## Задание A
Выпишите нумерованным списком часть записей, приведённых ниже после текста, без пустых строк: от строки с «What is the magnitude» до конца записей включительно.

- - -

Библия-Центр
РУ
Оглавление
Скачать в формате:
Поделиться

Историко-культурный контекст Ветхого Завета

В.Сорокин

Истоки еврейской государственности

При чтении Книг Царств сразу же бросается в глаза различие между первыми двумя из них, с одной стороны, и вторыми двумя — с другой. Собственно, в иудейской традиции первые две Книги Царств рассматриваются как отдельная литературная композиция и носят название Книг Самуила (так же они называются обычно и в переводах Ветхого Завета на большинство европейских языков). Это заметно уже в самом распределении материала: из четырёх Книг Царств две первые посвящены теме войны с филистимлянами и образованию в Палестине первого еврейского государства, в то время, как две другие — всей последующей истории этого государства вплоть до разгрома его в VI веке Вавилонией. Но можно было бы сказать и иначе: две первые книги из четырёх посвящены двум первым правителям новообразованного еврейского государства — Саулу и Давиду, а две другие — Соломону и всем остальным их преемникам. К тому же, при более внимательном прочтении становится ясно, что главным героем Книг Самуила оказывается всё же не Самуил и не Саул, а именно Давид.

Нетрудно заметить, что 1 Книга Царств содержит описание правления Саула, а 2 Книга Царств — описание правления Давида. Но введением к обеим книгам служат главы 1-8 1 Книги Царств, посвящённые, прежде всего, теме детства Самуила и его призвания. Это введение в первую очередь и позволяет говорить о двух первых Книгах Царств как о Книгах Самуила. Однако, помимо темы призвания Самуила на пророческое служение, оно затрагивает также тему светской власти и светского государства, равно, как и тему кризиса традиционной теократической системы управления (1 Цар 8). Здесь присутствует не только и не столько апология конкретного правителя, сколько апология светской власти как таковой, впрочем, довольно сдержанная, так как эта власть рассматривается во ведении скорее как уступка человеческой слабости и как меньшее из двух зол по сравнению с анархией, чем как Богом установленная система правления, которой, несомненно, остаётся теократия (1 Цар 8:4–18). Такое отношение к светской власти и к светскому государству было характерно по преимуществу для ранних пророков, и здесь определение всей композиции как «Книг Самуила» приобретает новый смысл: перед нами, очевидно, не просто история становления еврейского государства, но история, какой её видели пророки, и прежде всего, по-видимому, пророки, близкие Самуилу, непосредственно участвовавшему в избрании первых правителей древнего Израиля.

- - -

## Задание B
Ответьте по тексту о Книгах Царств:
(i) Как в иудейской традиции называются первые две Книги Царств?
(ii) Кто оказывается главным героем Книг Самуила?
(iii) Какие главы служат введением к обеим первым книгам?

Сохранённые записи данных
- - -

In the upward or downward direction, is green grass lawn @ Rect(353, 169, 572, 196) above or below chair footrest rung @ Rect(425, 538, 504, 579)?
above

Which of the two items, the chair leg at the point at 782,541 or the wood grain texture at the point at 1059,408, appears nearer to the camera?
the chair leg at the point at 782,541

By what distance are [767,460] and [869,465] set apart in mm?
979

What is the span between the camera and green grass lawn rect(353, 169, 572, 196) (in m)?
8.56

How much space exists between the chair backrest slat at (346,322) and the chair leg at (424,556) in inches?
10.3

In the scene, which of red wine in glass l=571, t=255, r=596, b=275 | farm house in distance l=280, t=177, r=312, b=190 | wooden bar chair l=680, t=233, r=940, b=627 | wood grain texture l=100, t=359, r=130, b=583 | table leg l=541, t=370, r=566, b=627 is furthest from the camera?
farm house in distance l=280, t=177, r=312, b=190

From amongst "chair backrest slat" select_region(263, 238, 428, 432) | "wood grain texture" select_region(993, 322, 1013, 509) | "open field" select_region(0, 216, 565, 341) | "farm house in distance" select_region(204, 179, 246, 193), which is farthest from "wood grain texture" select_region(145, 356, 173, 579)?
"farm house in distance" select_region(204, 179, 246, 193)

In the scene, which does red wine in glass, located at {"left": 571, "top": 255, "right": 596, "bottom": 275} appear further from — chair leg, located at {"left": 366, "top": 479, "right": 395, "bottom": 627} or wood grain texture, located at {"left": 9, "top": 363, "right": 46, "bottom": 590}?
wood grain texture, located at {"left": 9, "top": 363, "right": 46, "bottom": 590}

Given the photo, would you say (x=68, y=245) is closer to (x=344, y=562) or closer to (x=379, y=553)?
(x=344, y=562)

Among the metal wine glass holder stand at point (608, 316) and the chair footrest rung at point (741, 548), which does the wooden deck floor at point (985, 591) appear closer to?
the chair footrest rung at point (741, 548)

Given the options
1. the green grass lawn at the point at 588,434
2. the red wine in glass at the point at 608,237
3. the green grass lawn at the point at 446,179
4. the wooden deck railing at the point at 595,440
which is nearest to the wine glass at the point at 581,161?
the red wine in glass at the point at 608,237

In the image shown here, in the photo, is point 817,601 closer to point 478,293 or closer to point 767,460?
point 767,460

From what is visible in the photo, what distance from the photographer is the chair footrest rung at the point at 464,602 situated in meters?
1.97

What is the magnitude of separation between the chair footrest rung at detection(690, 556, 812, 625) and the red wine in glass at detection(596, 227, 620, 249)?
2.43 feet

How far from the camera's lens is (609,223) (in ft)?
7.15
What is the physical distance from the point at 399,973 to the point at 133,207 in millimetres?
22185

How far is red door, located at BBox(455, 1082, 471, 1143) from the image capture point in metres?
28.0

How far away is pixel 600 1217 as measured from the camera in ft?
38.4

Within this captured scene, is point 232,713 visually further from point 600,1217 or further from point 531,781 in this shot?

- - -

## Готовый ответ A
1. What is the magnitude of separation between the chair footrest rung at detection(690, 556, 812, 625) and the red wine in glass at detection(596, 227, 620, 249)?
2. 2.43 feet
3. How far from the camera's lens is (609,223) (in ft)?
4. 7.15
5. What is the physical distance from the point at 399,973 to the point at 133,207 in millimetres?
6. 22185
7. How far is red door, located at BBox(455, 1082, 471, 1143) from the image capture point in metres?
8. 28.0
9. How far away is pixel 600 1217 as measured from the camera in ft?
10. 38.4
11. Within this captured scene, is point 232,713 visually further from point 600,1217 or further from point 531,781 in this shot?

## Готовый ответ B
(i) Книги Самуила.
(ii) Давид.
(iii) Главы 1–8 1 Книги Царств.